IL SENSO PERDUTO DELLO STATO

«In una situazione difficilissima per il nostro Paese, con una sempre più diffusa sensazione di ansia degli italiani rispetto al presente della salute pubblica ed al futuro della situazione economica, in cui si assiste ogni giorno al senso di responsabilità collettiva ed individuale di questa Nazione, alla dedizione e generosità di molti che ancora assicurano i servizi essenziali, fino alla straordinaria  ed eroica lotta quotidiana degli operatori della sanità, l’ultima cosa che serve alle persone ed alle imprese è il permanere  ossessivo di burocrazia e/o l’accanimento acritico e inutilmente punitivo di chi, sia pur in mezzo a mille difficoltà, è preposto alla sorveglianza.

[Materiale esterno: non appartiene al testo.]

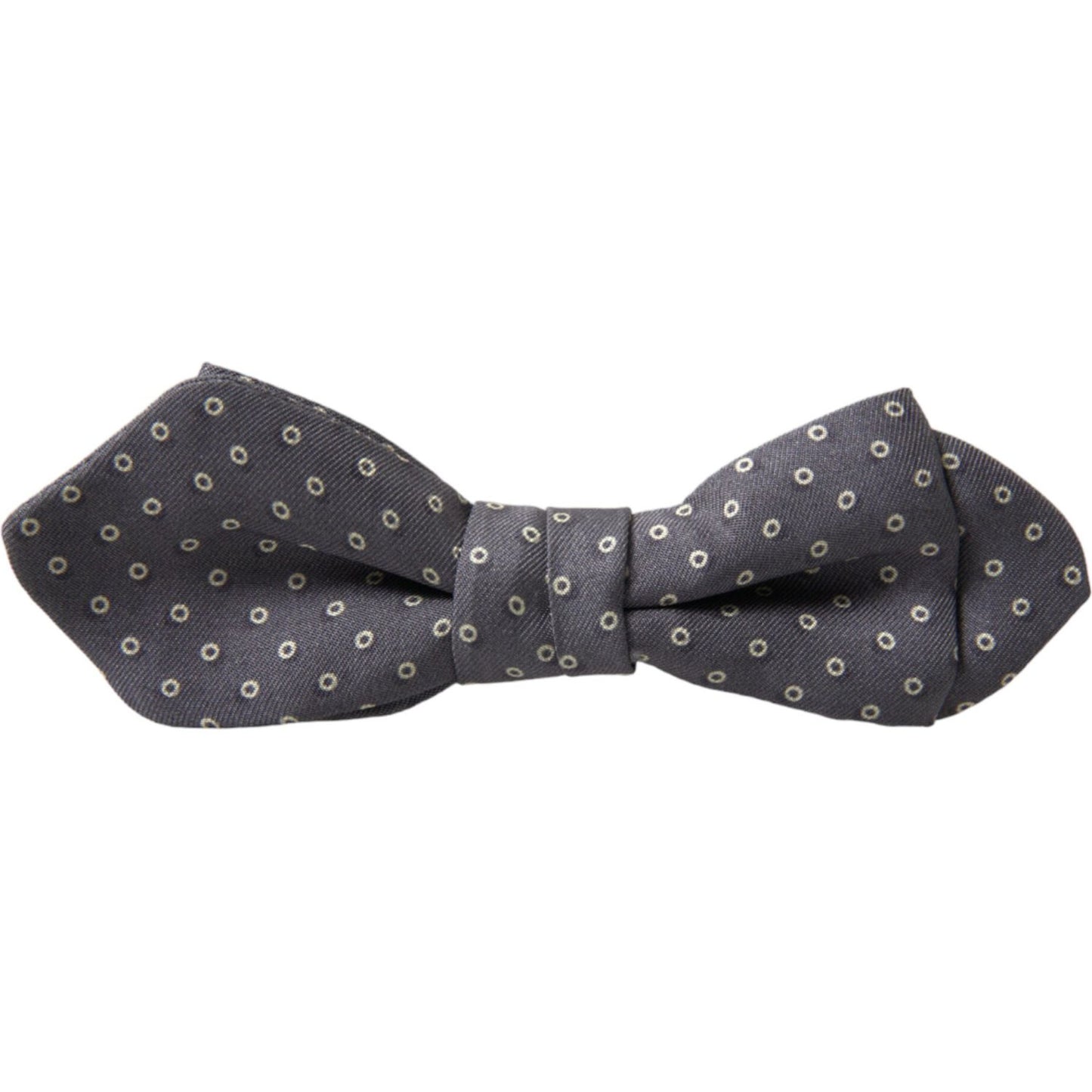 Dolce & Gabbana Gray Polka Dots Silk Adjustable Neck Papillon Bow Tie Dolce & Gabbana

Mi permetto di sottoporre alla Vostra attenzione un episodio occorso in questi giorni, che non ha né avrà evidenza pubblica ma stigmatizza ciò che chi agisce per conto dello Stato non dovrebbe fare.

I benzinai lamentano l’insostenibilità in autostrada di dover tenere aperta l’attività con i costi fissi incomprimibili a fronte di un crollo delle vendite dell’85 %, circostanze tutte documentate nei giorni precedenti da tutti i media (il presunto “sciopero” dei benzinai!) dalla conference call del 30 marzo tra le rappresentanze della categoria, concessionari autostradali e Ministri delle infrastrutture e trasporti, dello sviluppo economico. Il giorno dopo la Guardia di Finanza  entra nella stazione di servizio di uno dei rappresentanti di categoria, osserva che là dove i (pochissimi) clienti vanno a pagare sono esposti articoli che non rientrano nei generi di prima necessità ed elevano verbale e sanzione pecuniaria per inosservanza delle norme dei vari DPCM sfornati dal Governo in queste settimane. Ora, la ratio per cui il divieto di vendita di beni non essenziali è stato istituito è quello di fungere da deterrente di assembramenti per il loro acquisto, creando occasioni di contagio; nel caso in questione l’unico assembramento possibile è stato esattamente quello di chi è entrato per esercitare il controllo in locali in cui non entrava nessun altro per le ragioni note all’intero Paese.

Insomma, chi deve tenere aperta l’attività, seppur in perdita,  perché rientra nei servizi essenziali, è esposto a sanzioni, denunce, reprimende derivanti da una  burocrazia prepotente o da applicazioni palesemente sproporzionate od arbitrarie dei dispositivi normativi. È di questa “burocrazia ” che ha bisogno questo Paese, per il quale, sia pure per salvaguardare la salute dei cittadini sono state sospese le libertà fondamentali (lavoro, movimento, socialità)? Perché la drammatica congiuntura che stanno vivendo – per la quale va detto nessuno era minimamente preparato – non ha reso gli italiani meno cittadini e più sudditi.»